───── The data ─────
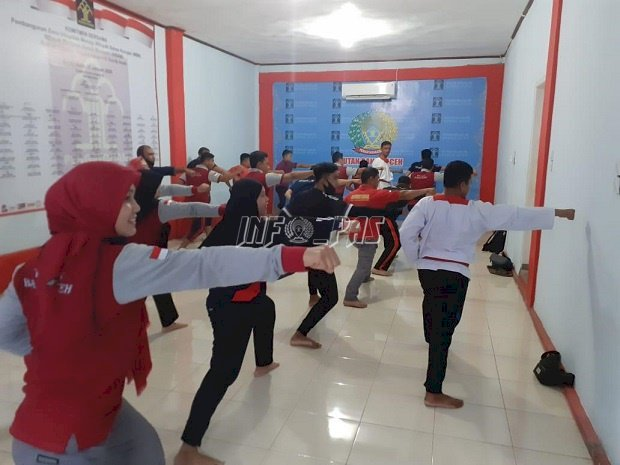 Petugas Rutan Banda Aceh Dibekali Pelatihan Bela Diri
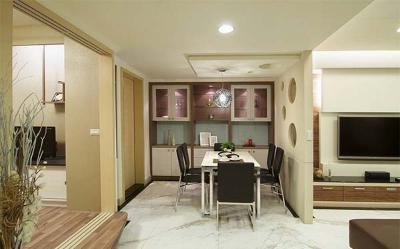 在客廳和餐廳中間,設計師以造型墻面做區隔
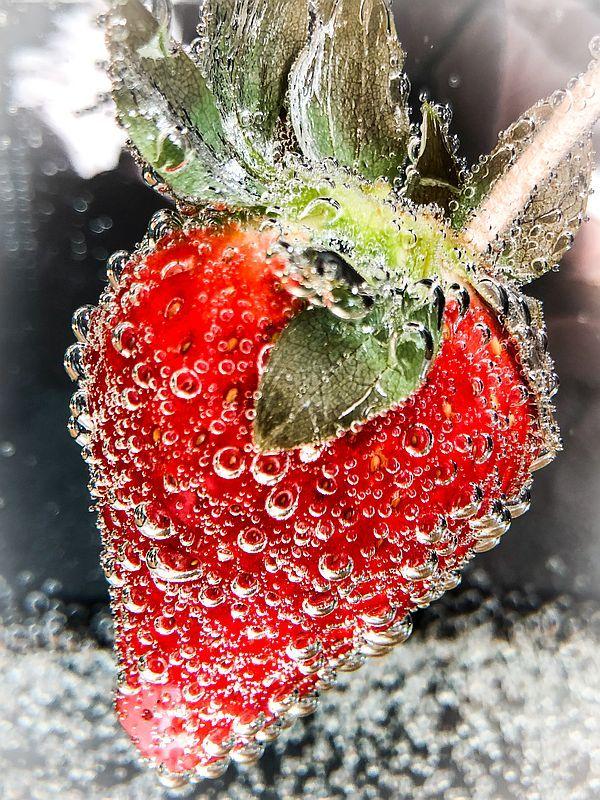 """Erdbeere - Bild für Blogbeitrag """"Der vielseitige Liebling der Deutschen: Die Erdbeere""""   Gourmetköchin Petra Braun-Lichter"""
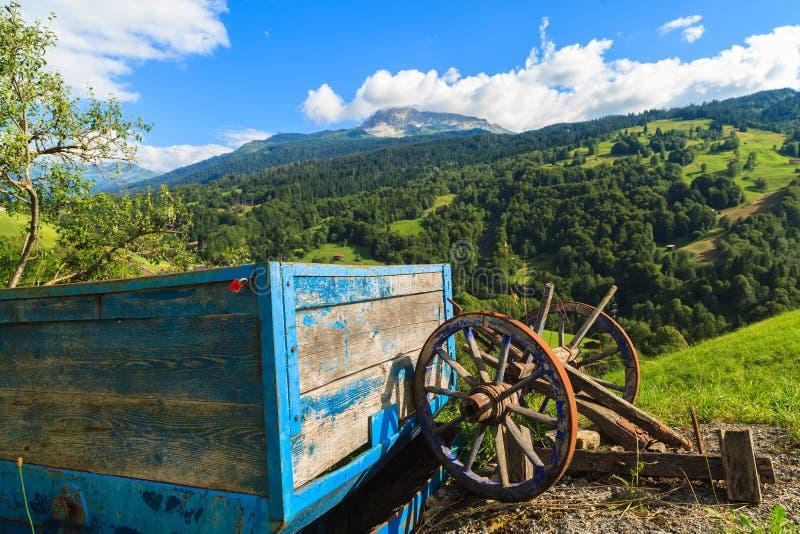 Lantgårdvagn royaltyfri foto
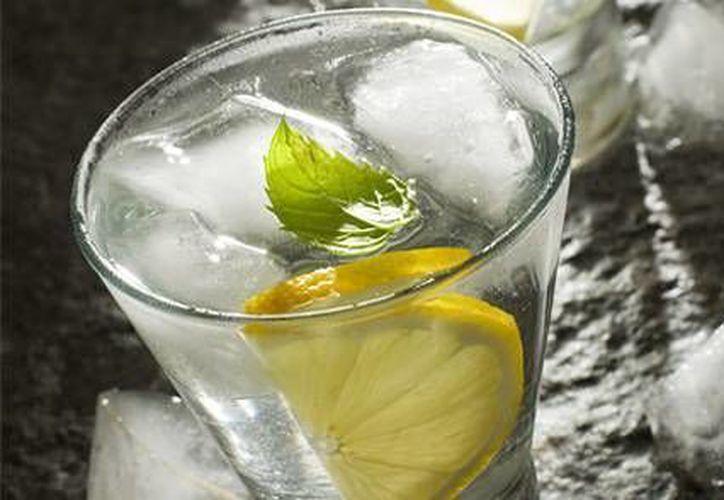 El vodka artesanal que se produce en Akumal tiene como ingrediente principal el agua de cenote. (Contexto/Internet)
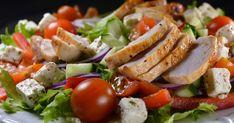 Tein blogissani pienen salaattikyselyn kilpailun yhteydessä. Kysyin mitä aineksia kuuluu omaan suosikkisalaattiisi. Kilpailun suo... Caprese Salad, Cobb Salad, Mozzarella, Feta, Salads, Food And Drink, Chicken, Pineapple, Salad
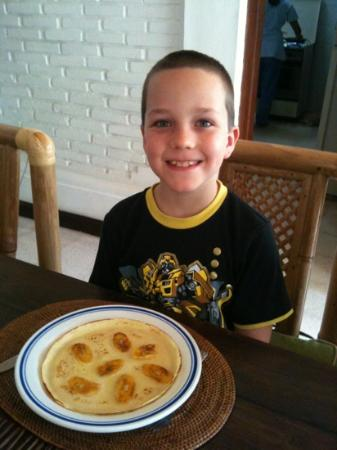 Robins Place: banana pancakes for breakfast, my son's fav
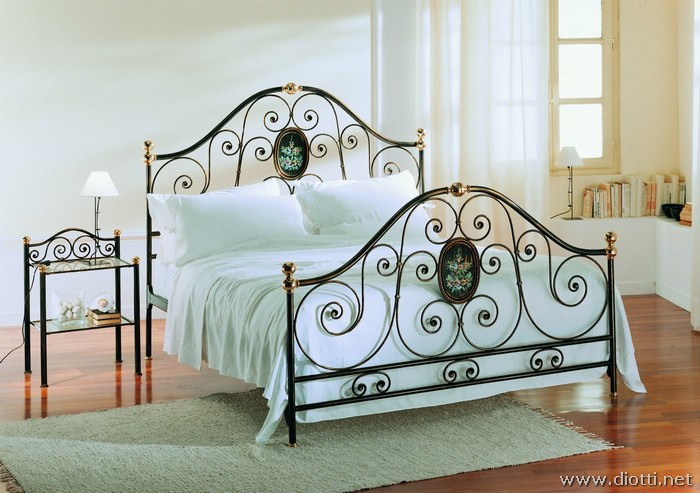 Agrigento big غرف نوم بسرير حديد مشغول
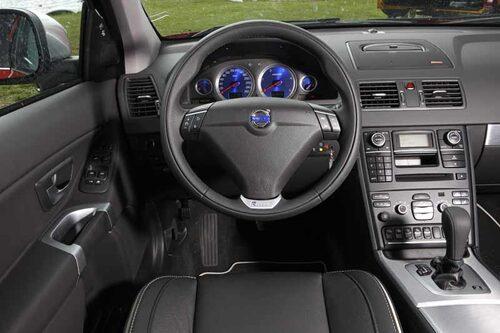 Som i en personbil. Blå instrumenttavlor och rattemblem i aluminium är unikt för R-Design. God funktion samt ordning och reda i all enkelhet.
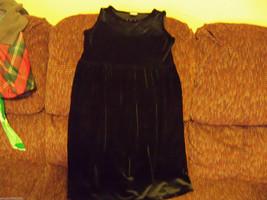 Perfectly Dressed Black  Dress  Size 10-12 Large Girls EUC - $30.39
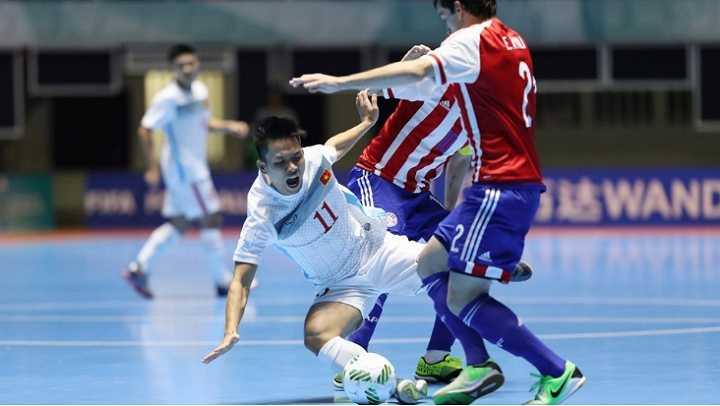 Cu dan mang tho o truoc noi buon thua tran cua doi tuyen Futsal Viet Nam hinh anh 1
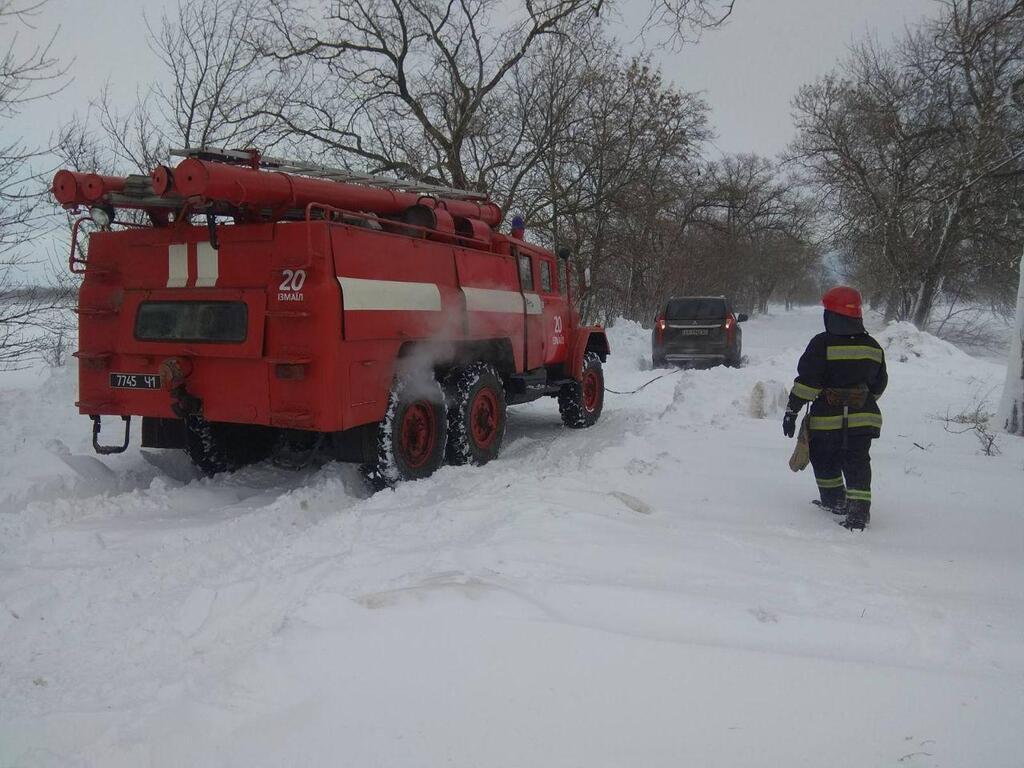 На Одещині автомобілі потрапили в снігову пастку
─────
## Requirement
Your answer must consist only of the lines from the one containing "在客廳和餐廳中間,設計師以造型墻面做區隔" through the end of the entries, restated word for word, with no pictures.

## Solution to this exercise
 在客廳和餐廳中間,設計師以造型墻面做區隔
 """Erdbeere - Bild für Blogbeitrag """"Der vielseitige Liebling der Deutschen: Die Erdbeere""""   Gourmetköchin Petra Braun-Lichter"""
 Lantgårdvagn royaltyfri foto
 El vodka artesanal que se produce en Akumal tiene como ingrediente principal el agua de cenote. (Contexto/Internet)
 Tein blogissani pienen salaattikyselyn kilpailun yhteydessä. Kysyin mitä aineksia kuuluu omaan suosikkisalaattiisi. Kilpailun suo... Caprese Salad, Cobb Salad, Mozzarella, Feta, Salads, Food And Drink, Chicken, Pineapple, Salad
 Robins Place: banana pancakes for breakfast, my son's fav
 Agrigento big غرف نوم بسرير حديد مشغول
 Som i en personbil. Blå instrumenttavlor och rattemblem i aluminium är unikt för R-Design. God funktion samt ordning och reda i all enkelhet.
 Perfectly Dressed Black  Dress  Size 10-12 Large Girls EUC - $30.39
 Cu dan mang tho o truoc noi buon thua tran cua doi tuyen Futsal Viet Nam hinh anh 1
 На Одещині автомобілі потрапили в снігову пастку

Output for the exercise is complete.